Frequent Crashes of Secondary PFsense Node in HA Cluster After Large Sync Operations
-
Hello,
I'm posting this message on the forum to find out if anyone else is experiencing the same issue or if there is a solution somewhere that I haven't found yet.
Basically, I have four PFsense HA clusters, and we regularly experience crashes on the secondary node with the following message on the primary:
"A communications error occurred while attempting XMLRPC sync."Upon checking, we completely lose access to the WEBUI of our secondary node. It becomes entirely inaccessible, sometimes displaying an ERRORx50 PHP crash page, but no error reports are generated.
We then connect directly to PFsense via CLI, where everything appears fine—the firewall is accessible and responsive. I've already tried forcing a restart of the WEBUI, but nothing happens. Each time, I am forced to restart the secondary node manually.

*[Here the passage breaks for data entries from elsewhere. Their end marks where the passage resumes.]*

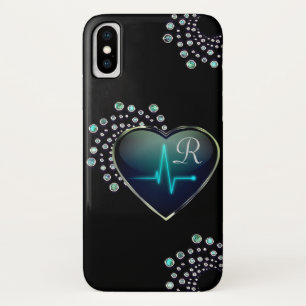 Case-Mate iPhone Case Infirmière ligne EKG coeur et bijou noir bleu arge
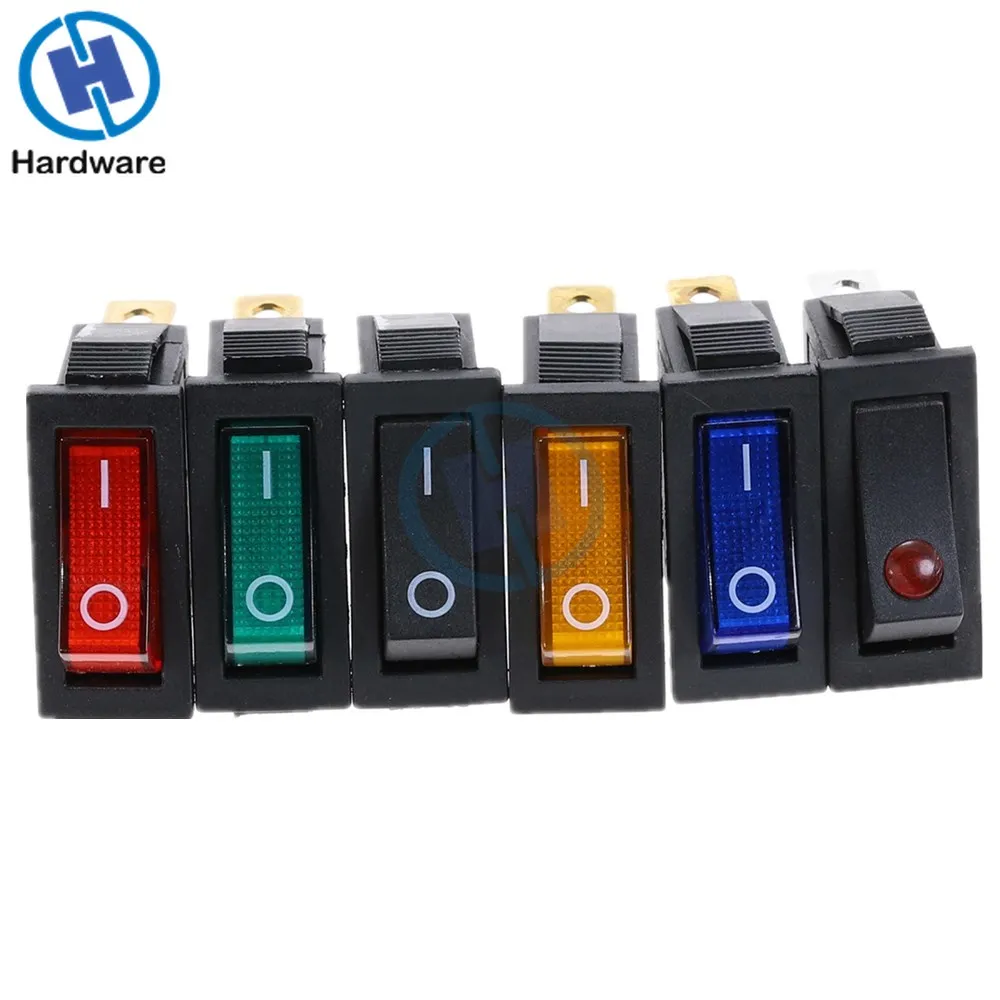 KCD3 220V ON/OFF кулисный переключатель SPST однополюсный 2 Позиции 20A 125VAC светодиодный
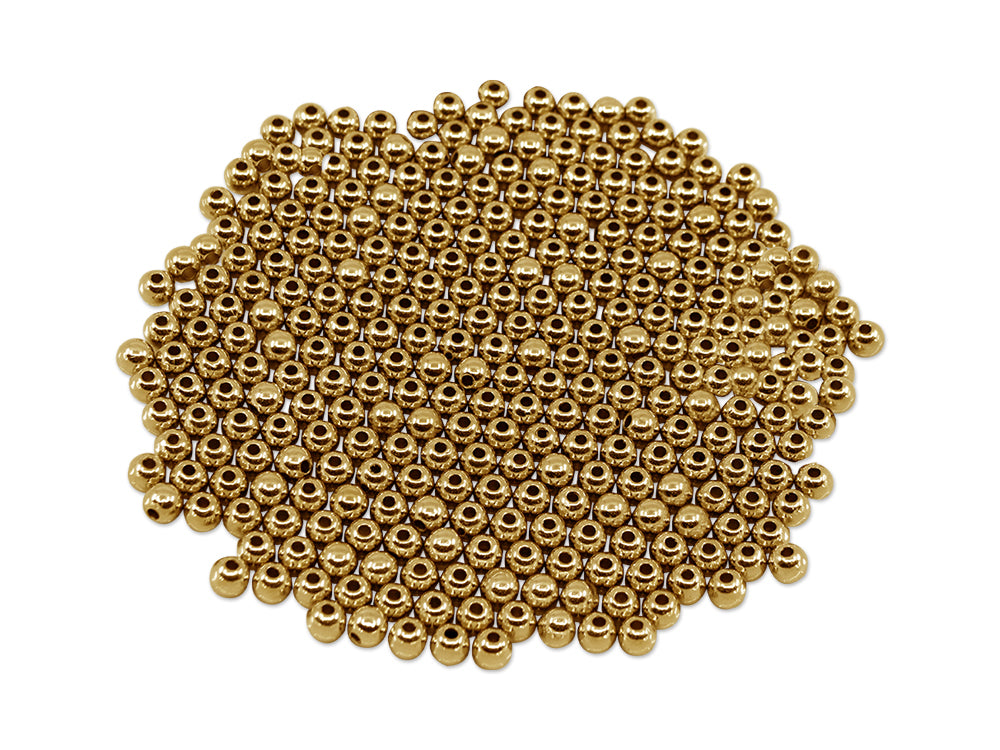 Metal Effect Beads: 6mm Luster Electroplated Round 30g B) Gold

We have noticed that the error occurs after synchronizing a large number of firewall rules, creating an IPsec tunnel, or even setting up a new VPN. It seems like the issue arises when there is a large amount of data to synchronize.
We have already switched operations to the secondary node before and never encountered any production issues or disruptions.
We are running version 24.03 with some installed packages, including Freeradius (for VPN user management), OpenVPN Client Export, pfBlockerNG, Suricata, Syslog-NG, System Patches, and Zabbix Agent.
This issue occurs on all four of my PFsense HA clusters, not just one.
Unfortunately, we do not understand the root cause of these "crashes," even though they may not be actual crashes—since no crash logs are available, and we have to force a reboot from the CLI.